Finding a phone that rings out of school, in an office you can use, within the 10% of the working week you're not standing in a classroom teaching children, actually needing to plan lessons, mark work, log records or input data, and the parent being picking the phone up, being available in the first place to talk and amenable to listening.

There are hours and hours outside the usual working day dedicated to parents' evenings. It makes most sense for teachers to be able to select parents who are a priority at these times.

EnidSpyton · 21/01/2025 21:32

Thl · 21/01/2025 21:27

I see the teacher you quoted had already replied politely, but is anything stopping you?!

Finding a phone that rings out of school, in an office you can use, within the 10% of the working week you're not standing in a classroom teaching children, actually needing to plan lessons, mark work, log records or input data, and the parent being picking the phone up, being available in the first place to talk and amenable to listening.

There are hours and hours outside the usual working day dedicated to parents' evenings. It makes most sense for teachers to be able to select parents who are a priority at these times.

Exactly.

If every parent who can't get an appointment then wants a follow up phone call, it takes up so much of our time. Not to mention that parents who come on the evening only get 5 minutes, whereas phone calls inevitably end up becoming much longer than that and it's not as easy to cut them off. In my school it's also a nightmare to find anywhere remotely private to have a conversation - and so true about being able to find a phone that has an outside dial function!!

I'd love to turn the system around and have parents provide us with their availability, and then we as teachers book the appointments with the parents we want to see. That would revolutionise things!

JimHalpertsWife · 21/01/2025 21:35

Don't they release leftover slots later on? We get an invitation and the choice of five subjects. Then, once it's been a week or so and all parents have chosen their 5, they release slots for the rest on a first come first served.

wildfellhall · 22/01/2025 07:22

brissled · 21/01/2025 20:25

@wildfellhall this happens all the time, but in the few minutes it took you to start this thread you could have emailed the school to say ...

Dear Head of Year,

I tried to book parent evening slots, but unfortunately the teachers I want to see (Mrs X, Mr Y and Ms Z) have run out of slots.
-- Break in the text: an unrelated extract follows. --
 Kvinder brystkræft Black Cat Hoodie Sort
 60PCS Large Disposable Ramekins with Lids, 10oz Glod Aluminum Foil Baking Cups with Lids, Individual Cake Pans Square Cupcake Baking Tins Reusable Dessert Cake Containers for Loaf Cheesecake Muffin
Might it be possible to speak with them another time?

Kind regards,
Wildfellhall

If they get lots of similar emails they may have another bookable session to accommodate them. If they don't, then they may suggest you contact the 3 teachers directly to arrange a quick call.

I did this right after posting here! I'm sure an email conversation would be fine too.

I feel that in GCSE year that I had managed to at least meet my ds's teachers. Dd is not super confident in her science subjects and the personal feedback however brief has really helped in the past.

I don't necessarily agree that teachers need only see the students who are struggling. Sometimes with dd her teachers don't necessarily see the problems of being good at a subject that is challenging can have its own pressure. Some children can conceal a lot of unproductive worry; a few moments with a reassuring teacher with the parent witnessing that - has really helped in the past.

So I don't think these short appointments are as unimportant as some people imply. I think one meeting in GCSE year in person is a reasonable expectation for a parent.